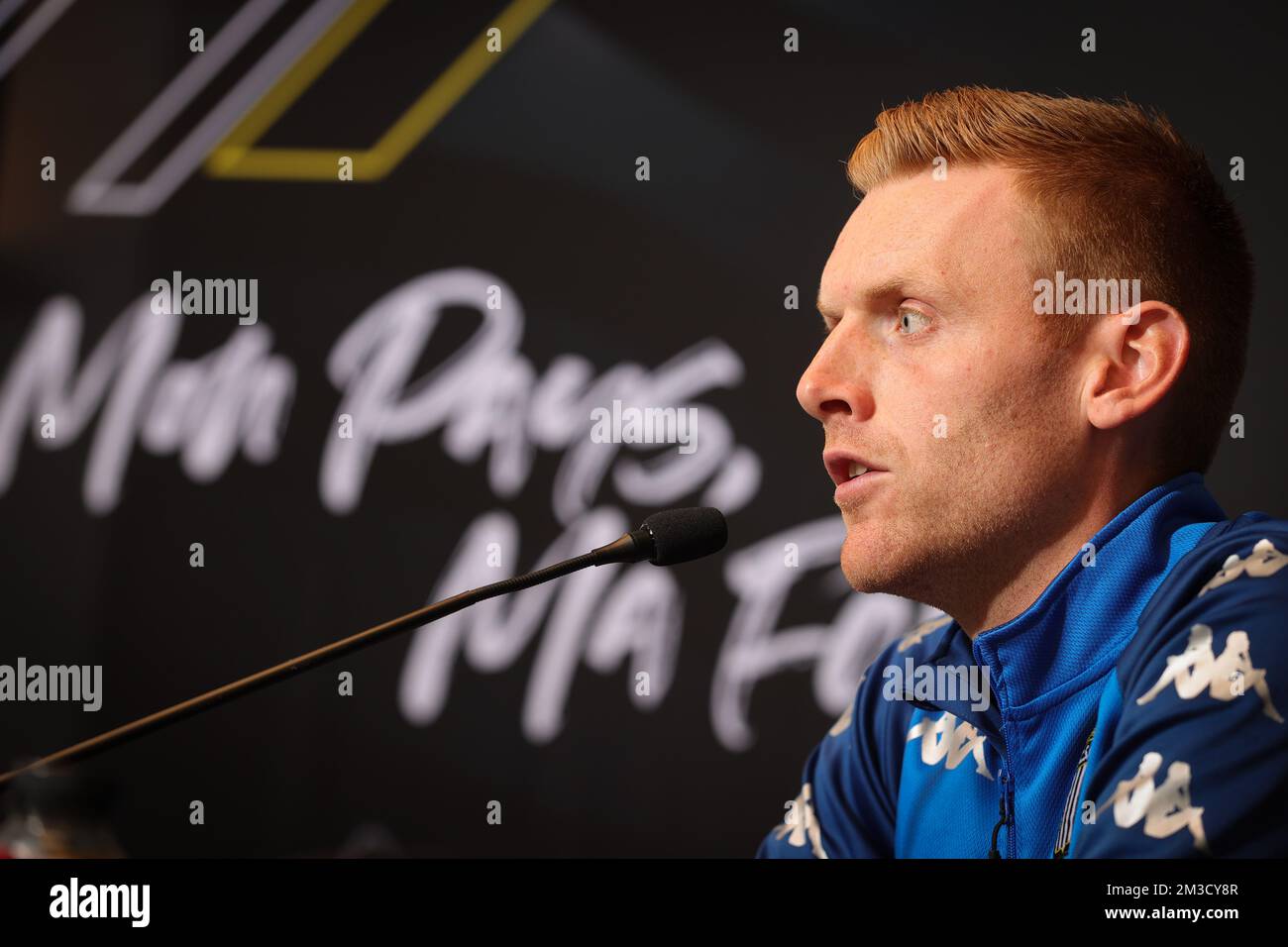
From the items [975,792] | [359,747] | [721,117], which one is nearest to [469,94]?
[721,117]

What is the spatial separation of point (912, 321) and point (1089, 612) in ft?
1.21

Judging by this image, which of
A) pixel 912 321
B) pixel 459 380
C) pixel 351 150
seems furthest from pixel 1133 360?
pixel 351 150

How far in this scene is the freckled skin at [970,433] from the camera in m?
1.18

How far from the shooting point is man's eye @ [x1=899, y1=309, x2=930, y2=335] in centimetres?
122

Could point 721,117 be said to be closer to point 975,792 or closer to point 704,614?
point 704,614

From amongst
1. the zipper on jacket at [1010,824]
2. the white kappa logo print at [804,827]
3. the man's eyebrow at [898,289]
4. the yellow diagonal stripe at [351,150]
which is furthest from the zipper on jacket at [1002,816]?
the yellow diagonal stripe at [351,150]

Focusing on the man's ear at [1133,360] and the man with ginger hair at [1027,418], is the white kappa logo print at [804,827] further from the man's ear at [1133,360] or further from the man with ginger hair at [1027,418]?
the man's ear at [1133,360]

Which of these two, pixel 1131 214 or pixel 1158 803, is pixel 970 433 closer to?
pixel 1131 214

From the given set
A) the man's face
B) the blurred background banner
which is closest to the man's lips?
the man's face

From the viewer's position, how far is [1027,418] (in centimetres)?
119

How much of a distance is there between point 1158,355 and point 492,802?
2.69m

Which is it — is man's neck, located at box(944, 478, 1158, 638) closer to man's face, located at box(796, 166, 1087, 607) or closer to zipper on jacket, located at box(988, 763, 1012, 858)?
man's face, located at box(796, 166, 1087, 607)

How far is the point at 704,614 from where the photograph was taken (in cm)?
337
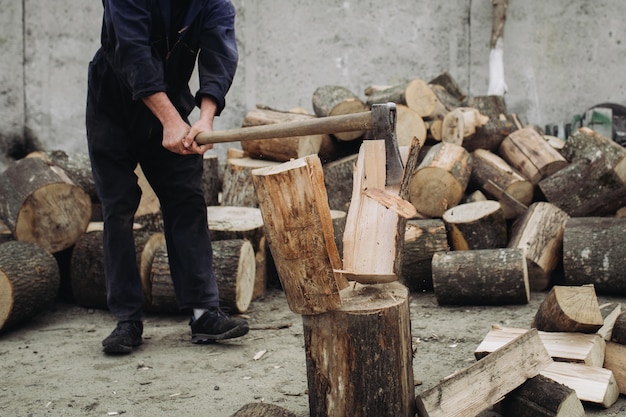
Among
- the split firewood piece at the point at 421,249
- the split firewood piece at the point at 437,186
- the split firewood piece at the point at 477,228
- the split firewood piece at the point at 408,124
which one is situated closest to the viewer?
the split firewood piece at the point at 421,249

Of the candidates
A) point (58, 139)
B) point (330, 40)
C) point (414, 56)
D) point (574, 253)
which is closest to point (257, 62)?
Answer: point (330, 40)

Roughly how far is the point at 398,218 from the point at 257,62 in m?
6.27

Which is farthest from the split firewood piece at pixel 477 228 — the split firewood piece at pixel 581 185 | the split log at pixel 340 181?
the split log at pixel 340 181

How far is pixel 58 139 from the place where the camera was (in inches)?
316

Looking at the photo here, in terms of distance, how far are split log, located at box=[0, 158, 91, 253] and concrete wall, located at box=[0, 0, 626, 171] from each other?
3.88 meters

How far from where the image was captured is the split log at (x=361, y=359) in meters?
2.13

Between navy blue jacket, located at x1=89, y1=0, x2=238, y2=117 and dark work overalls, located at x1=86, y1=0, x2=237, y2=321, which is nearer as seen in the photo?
navy blue jacket, located at x1=89, y1=0, x2=238, y2=117

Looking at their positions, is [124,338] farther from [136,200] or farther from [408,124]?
[408,124]

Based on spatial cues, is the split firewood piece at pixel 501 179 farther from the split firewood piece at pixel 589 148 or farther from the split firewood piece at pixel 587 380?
Answer: the split firewood piece at pixel 587 380

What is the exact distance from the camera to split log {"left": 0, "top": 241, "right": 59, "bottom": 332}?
12.0 feet

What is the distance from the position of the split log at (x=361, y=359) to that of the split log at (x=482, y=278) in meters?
1.90

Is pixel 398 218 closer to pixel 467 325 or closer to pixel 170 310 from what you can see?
pixel 467 325

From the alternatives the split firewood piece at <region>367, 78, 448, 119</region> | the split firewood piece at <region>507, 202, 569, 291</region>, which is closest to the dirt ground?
the split firewood piece at <region>507, 202, 569, 291</region>

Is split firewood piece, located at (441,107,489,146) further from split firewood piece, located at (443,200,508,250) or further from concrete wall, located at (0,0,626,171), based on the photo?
concrete wall, located at (0,0,626,171)
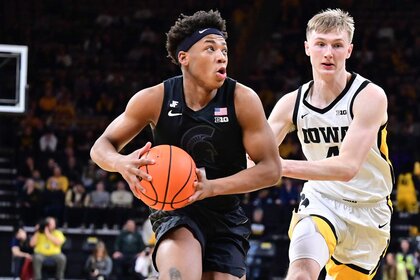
-=-=-
> [AIM]: Update the listing above by changing every occurrence of "centimetres" to "centimeters" and leaving all other text as it stands. Omit the pictures from your answer.

> [THE RESULT]:
From the items [975,792] | [359,747] | [721,117], which one is nearest to [469,94]?
[721,117]

What is the spatial separation of point (912, 321) and point (1089, 612) in ft?
1.21

Judging by this image, which of
A) pixel 912 321
B) pixel 459 380
C) pixel 351 150
seems furthest from pixel 1133 360?
pixel 351 150

How far in this scene is the freckled skin at [970,433] from the camera in m?
1.18

How far from the shooting point is man's eye @ [x1=899, y1=309, x2=930, y2=335] in centimeters?
122

Could point 721,117 be said to be closer to point 975,792 or closer to point 704,614?
point 704,614

From amongst
1. the zipper on jacket at [1010,824]
2. the white kappa logo print at [804,827]
3. the man's eyebrow at [898,289]
4. the yellow diagonal stripe at [351,150]
which is furthest from the zipper on jacket at [1002,816]?
the yellow diagonal stripe at [351,150]

Focusing on the man's ear at [1133,360] and the man with ginger hair at [1027,418], is the white kappa logo print at [804,827] further from the man's ear at [1133,360] or further from the man with ginger hair at [1027,418]?
the man's ear at [1133,360]

Which of these two, pixel 1131 214 or pixel 1158 803, is pixel 970 433 closer to?
pixel 1131 214

From the given set
A) the man's face
B) the blurred background banner
which is closest to the man's lips?
the man's face

From the viewer's position, how far is [1027,418] (in centimeters)?
119

How much of a distance is there between point 1158,355 and point 492,802?
2.69m

Which is it — is man's neck, located at box(944, 478, 1158, 638) closer to man's face, located at box(796, 166, 1087, 607) or closer to zipper on jacket, located at box(988, 763, 1012, 858)?
man's face, located at box(796, 166, 1087, 607)

How far is the point at 704,614 from where the photograph was taken (in cm)?
337
Among
- the split firewood piece at the point at 421,249
- the split firewood piece at the point at 437,186
- the split firewood piece at the point at 477,228
- the split firewood piece at the point at 408,124
which one is situated closest to the viewer?
the split firewood piece at the point at 421,249

Of the candidates
A) point (58, 139)
B) point (330, 40)
C) point (414, 56)
D) point (574, 253)
which is closest to point (257, 62)?
Answer: point (330, 40)

Roughly how far is the point at 398,218 from the point at 257,62 in m?
6.27

Which is farthest from the split firewood piece at pixel 477 228 — the split firewood piece at pixel 581 185 | the split log at pixel 340 181?
the split log at pixel 340 181

How far is pixel 58 139 from the place where the camera was (in inches)?
316

Looking at the photo here, in terms of distance, how far are split log, located at box=[0, 158, 91, 253] and concrete wall, located at box=[0, 0, 626, 171] from each other?
3.88 meters

How far from where the image was captured is the split log at (x=361, y=359) in meters?
2.13

Between navy blue jacket, located at x1=89, y1=0, x2=238, y2=117 and dark work overalls, located at x1=86, y1=0, x2=237, y2=321, which is nearer as seen in the photo?
navy blue jacket, located at x1=89, y1=0, x2=238, y2=117

Looking at their positions, is [124,338] farther from [136,200] or farther from [408,124]?
[408,124]

Based on spatial cues, is the split firewood piece at pixel 501 179 farther from the split firewood piece at pixel 589 148 or farther from the split firewood piece at pixel 587 380?
Answer: the split firewood piece at pixel 587 380

What is the exact distance from the camera to split log {"left": 0, "top": 241, "right": 59, "bottom": 332}?
12.0 feet

What is the distance from the position of the split log at (x=361, y=359) to that of the split log at (x=482, y=278) in meters?
1.90

Is pixel 398 218 closer to pixel 467 325 or closer to pixel 170 310 from what you can see?
pixel 467 325

From the alternatives the split firewood piece at <region>367, 78, 448, 119</region> | the split firewood piece at <region>507, 202, 569, 291</region>, which is closest to the dirt ground?
the split firewood piece at <region>507, 202, 569, 291</region>

Is split firewood piece, located at (441,107,489,146) further from split firewood piece, located at (443,200,508,250) or further from concrete wall, located at (0,0,626,171), based on the photo?
concrete wall, located at (0,0,626,171)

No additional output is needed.